Cruzamos por un puente de hierro el río Salcha. Helado. Como todos los ríos y lagos que vamos a ver. Una buena pista de aterrizaje y despegue para aviones. Un bosque  boreal, poco tupido, nos deja ver destellos de una cordillera blanca que era visible en lontananza desde el Museo del Norte de Fairbanks. Quizá el enorme parque nacional San Elias, mucho más grande que Denali, sin apenas accesos, o quizá Denali desde otra perspectiva. Los montes son una débil presencia blanca sobre cielo azul pálido. No me salen en las fotos. Fantasmas.
Atravesamos un paisaje de tundra inundada, lagos helados y bosques boreales de árboles delgados y torcidos. Con estos árboles reducidos en tamaño no pueden hacer las cabañas. De la carretera sale una infinidad de pistas forestales que llevan a las casas de los habitantes fantasmas y solitarios. En una de ellas se esconderá Cain Brother y Tina Blondie. Una cabaña de troncos, de una sola planta, a diez millas de la carretera. Alaska es el paraíso de los proscritos, un buen lugar para que nadie te encuentre.
Cruzamos el río Tanana que vimos en Denali y en Fairbanks. Lo miro desde el puente mientras el coche rueda. Por el agua de ese río que confluye con el Chena, bajan grandes trozos de hielo en suspensión. Seguimos viendo, entre árboles, esa cordillera blanca hacia la que nos dirigimos. ¿Denali o Sant Elias?

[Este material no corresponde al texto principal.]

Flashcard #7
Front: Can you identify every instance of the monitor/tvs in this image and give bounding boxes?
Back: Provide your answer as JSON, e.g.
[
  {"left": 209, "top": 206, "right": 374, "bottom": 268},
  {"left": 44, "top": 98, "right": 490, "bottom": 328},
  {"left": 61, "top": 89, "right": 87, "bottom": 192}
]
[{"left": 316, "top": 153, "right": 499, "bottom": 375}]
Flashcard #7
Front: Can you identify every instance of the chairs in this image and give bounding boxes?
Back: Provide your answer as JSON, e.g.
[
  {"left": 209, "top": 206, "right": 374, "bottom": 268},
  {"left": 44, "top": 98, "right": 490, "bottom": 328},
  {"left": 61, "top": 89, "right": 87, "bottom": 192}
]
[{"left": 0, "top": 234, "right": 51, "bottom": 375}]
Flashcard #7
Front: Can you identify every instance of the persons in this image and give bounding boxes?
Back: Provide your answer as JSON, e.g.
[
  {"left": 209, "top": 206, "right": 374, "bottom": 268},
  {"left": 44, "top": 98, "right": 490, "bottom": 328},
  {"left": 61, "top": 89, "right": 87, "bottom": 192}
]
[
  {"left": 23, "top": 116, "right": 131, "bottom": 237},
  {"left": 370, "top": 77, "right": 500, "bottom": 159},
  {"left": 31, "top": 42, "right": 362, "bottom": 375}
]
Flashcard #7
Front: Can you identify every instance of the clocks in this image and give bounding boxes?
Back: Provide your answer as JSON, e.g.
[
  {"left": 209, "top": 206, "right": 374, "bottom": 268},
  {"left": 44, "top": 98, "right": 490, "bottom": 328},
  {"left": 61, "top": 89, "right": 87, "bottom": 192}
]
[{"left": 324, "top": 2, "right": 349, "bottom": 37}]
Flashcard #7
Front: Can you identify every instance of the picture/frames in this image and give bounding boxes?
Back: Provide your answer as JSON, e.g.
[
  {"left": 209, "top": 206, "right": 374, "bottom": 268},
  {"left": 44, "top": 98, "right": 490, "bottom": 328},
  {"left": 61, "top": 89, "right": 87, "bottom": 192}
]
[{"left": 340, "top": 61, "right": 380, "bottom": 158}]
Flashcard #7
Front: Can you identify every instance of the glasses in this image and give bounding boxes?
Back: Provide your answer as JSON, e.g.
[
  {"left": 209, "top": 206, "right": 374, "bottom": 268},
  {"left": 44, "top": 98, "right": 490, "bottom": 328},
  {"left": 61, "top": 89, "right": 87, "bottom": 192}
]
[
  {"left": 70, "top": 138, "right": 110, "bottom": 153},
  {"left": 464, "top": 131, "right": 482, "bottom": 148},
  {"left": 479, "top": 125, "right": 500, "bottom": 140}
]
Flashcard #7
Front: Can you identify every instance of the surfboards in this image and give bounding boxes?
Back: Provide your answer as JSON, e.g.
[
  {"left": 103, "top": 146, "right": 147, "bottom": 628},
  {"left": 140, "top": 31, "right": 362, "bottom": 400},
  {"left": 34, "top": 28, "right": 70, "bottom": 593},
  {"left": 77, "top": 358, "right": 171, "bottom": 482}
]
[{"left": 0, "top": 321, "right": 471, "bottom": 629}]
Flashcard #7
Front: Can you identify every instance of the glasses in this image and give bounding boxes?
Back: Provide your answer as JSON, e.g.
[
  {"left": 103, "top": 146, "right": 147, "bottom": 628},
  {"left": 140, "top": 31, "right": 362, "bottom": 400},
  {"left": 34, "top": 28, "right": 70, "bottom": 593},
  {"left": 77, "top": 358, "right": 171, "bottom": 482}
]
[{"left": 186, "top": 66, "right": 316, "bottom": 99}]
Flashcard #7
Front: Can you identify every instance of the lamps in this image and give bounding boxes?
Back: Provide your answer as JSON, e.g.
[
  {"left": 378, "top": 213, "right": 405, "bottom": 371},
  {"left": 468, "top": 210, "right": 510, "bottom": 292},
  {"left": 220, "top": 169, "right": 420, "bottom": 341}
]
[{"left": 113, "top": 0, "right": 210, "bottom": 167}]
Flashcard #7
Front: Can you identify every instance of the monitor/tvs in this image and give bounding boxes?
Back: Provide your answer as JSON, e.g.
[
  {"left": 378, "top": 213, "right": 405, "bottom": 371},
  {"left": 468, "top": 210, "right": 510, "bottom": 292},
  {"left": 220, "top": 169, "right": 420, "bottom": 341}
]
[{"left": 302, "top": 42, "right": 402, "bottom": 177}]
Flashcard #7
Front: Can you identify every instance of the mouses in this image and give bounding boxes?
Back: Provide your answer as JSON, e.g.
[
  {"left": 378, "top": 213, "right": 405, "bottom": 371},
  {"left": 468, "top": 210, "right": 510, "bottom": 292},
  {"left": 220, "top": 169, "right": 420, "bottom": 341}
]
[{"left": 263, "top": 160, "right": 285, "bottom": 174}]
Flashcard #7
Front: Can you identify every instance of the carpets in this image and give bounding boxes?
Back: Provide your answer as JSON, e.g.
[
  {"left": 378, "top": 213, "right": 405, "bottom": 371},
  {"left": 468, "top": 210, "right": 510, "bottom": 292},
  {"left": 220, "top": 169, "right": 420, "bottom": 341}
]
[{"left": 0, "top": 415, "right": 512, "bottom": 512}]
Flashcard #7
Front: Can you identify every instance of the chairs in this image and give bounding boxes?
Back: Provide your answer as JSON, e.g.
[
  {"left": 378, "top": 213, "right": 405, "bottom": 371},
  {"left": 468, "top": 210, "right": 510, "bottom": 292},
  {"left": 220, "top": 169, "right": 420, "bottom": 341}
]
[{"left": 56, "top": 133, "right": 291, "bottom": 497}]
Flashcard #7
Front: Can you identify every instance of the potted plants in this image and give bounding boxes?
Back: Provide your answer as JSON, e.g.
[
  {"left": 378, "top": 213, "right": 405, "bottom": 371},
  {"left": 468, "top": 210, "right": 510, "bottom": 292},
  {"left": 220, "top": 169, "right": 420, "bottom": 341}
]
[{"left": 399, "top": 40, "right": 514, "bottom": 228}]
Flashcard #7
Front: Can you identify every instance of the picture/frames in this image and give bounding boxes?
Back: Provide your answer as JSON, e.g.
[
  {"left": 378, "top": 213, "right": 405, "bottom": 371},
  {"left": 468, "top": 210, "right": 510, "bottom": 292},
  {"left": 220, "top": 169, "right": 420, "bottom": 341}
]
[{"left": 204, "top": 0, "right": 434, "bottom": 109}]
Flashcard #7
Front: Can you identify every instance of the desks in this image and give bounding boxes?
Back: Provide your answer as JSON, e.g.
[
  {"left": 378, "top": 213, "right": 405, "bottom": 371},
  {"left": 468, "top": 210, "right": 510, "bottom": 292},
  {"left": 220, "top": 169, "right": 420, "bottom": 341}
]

A las once y media, dos horas después de escapar de Fairbanks, alcanzamos esas montañas blancas hacia las que nos dirigimos. MJ confirma que se trata del Monte San Elías. El paisaje inmaculado, blanco, nos fascina. Nos detenemos muchas veces a hacer fotos y disfrutar de él. Ruedan poquísimos coches por esta carretera. Empieza a nublarse y la palidez azul del cielo impregna del mismo color a la nieve que cubre esa sucesión de elevaciones espectaculares.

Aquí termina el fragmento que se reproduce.